● **EXERCISE BRIEF**
Rewrite the entries from the start through the line containing "Which economic sector has the largest job gain?", replacing "segment" with "section" and changing nothing else.

(Numeric chart reasoning data)

▬▬▬

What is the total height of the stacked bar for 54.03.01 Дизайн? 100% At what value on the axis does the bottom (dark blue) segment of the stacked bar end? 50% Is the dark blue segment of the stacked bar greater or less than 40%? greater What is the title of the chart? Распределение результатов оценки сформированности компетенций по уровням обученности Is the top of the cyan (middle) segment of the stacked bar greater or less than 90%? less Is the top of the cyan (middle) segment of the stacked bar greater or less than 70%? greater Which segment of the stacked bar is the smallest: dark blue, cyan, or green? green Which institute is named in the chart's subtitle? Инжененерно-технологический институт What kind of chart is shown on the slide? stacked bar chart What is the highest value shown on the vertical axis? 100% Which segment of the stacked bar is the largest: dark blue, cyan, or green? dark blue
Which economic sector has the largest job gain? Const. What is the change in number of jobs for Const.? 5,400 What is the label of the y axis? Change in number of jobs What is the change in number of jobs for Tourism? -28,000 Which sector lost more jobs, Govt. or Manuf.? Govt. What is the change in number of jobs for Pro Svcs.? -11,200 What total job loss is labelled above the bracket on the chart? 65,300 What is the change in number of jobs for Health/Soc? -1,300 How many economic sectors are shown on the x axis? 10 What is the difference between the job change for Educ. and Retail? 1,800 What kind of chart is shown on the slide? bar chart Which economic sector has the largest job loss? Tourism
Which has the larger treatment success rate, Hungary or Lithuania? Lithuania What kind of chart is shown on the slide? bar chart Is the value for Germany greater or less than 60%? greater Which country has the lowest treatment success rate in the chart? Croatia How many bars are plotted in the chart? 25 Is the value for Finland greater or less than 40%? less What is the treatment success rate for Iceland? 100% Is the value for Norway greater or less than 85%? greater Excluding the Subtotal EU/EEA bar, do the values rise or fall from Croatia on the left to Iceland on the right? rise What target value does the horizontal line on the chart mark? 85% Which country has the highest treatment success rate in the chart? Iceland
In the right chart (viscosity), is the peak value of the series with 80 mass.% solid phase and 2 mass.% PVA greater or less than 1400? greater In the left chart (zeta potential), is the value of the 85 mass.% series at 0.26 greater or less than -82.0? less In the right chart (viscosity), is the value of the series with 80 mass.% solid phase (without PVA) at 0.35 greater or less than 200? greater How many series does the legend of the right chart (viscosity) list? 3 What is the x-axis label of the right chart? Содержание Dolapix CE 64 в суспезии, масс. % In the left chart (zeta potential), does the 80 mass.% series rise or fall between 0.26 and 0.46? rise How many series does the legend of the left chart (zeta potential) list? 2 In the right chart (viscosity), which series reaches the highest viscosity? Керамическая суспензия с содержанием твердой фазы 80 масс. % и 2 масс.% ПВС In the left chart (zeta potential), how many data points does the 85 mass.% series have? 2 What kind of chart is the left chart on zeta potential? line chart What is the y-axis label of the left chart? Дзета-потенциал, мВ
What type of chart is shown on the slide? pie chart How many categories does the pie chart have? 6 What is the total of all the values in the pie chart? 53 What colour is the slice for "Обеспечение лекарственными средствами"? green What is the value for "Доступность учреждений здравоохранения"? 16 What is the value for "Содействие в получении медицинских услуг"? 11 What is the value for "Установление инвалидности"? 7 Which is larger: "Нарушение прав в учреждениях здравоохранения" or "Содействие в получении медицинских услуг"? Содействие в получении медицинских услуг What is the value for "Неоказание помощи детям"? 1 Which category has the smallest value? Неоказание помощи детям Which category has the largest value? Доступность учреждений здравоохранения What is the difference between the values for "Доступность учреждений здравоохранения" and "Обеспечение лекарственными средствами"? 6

▬▬▬

● **YOUR SOLUTION**
What is the total height of the stacked bar for 54.03.01 Дизайн? 100% At what value on the axis does the bottom (dark blue) section of the stacked bar end? 50% Is the dark blue section of the stacked bar greater or less than 40%? greater What is the title of the chart? Распределение результатов оценки сформированности компетенций по уровням обученности Is the top of the cyan (middle) section of the stacked bar greater or less than 90%? less Is the top of the cyan (middle) section of the stacked bar greater or less than 70%? greater Which section of the stacked bar is the smallest: dark blue, cyan, or green? green Which institute is named in the chart's subtitle? Инжененерно-технологический институт What kind of chart is shown on the slide? stacked bar chart What is the highest value shown on the vertical axis? 100% Which section of the stacked bar is the largest: dark blue, cyan, or green? dark blue
Which economic sector has the largest job gain? Const. What is the change in number of jobs for Const.? 5,400 What is the label of the y axis? Change in number of jobs What is the change in number of jobs for Tourism? -28,000 Which sector lost more jobs, Govt. or Manuf.? Govt. What is the change in number of jobs for Pro Svcs.? -11,200 What total job loss is labelled above the bracket on the chart? 65,300 What is the change in number of jobs for Health/Soc? -1,300 How many economic sectors are shown on the x axis? 10 What is the difference between the job change for Educ. and Retail? 1,800 What kind of chart is shown on the slide? bar chart Which economic sector has the largest job loss? Tourism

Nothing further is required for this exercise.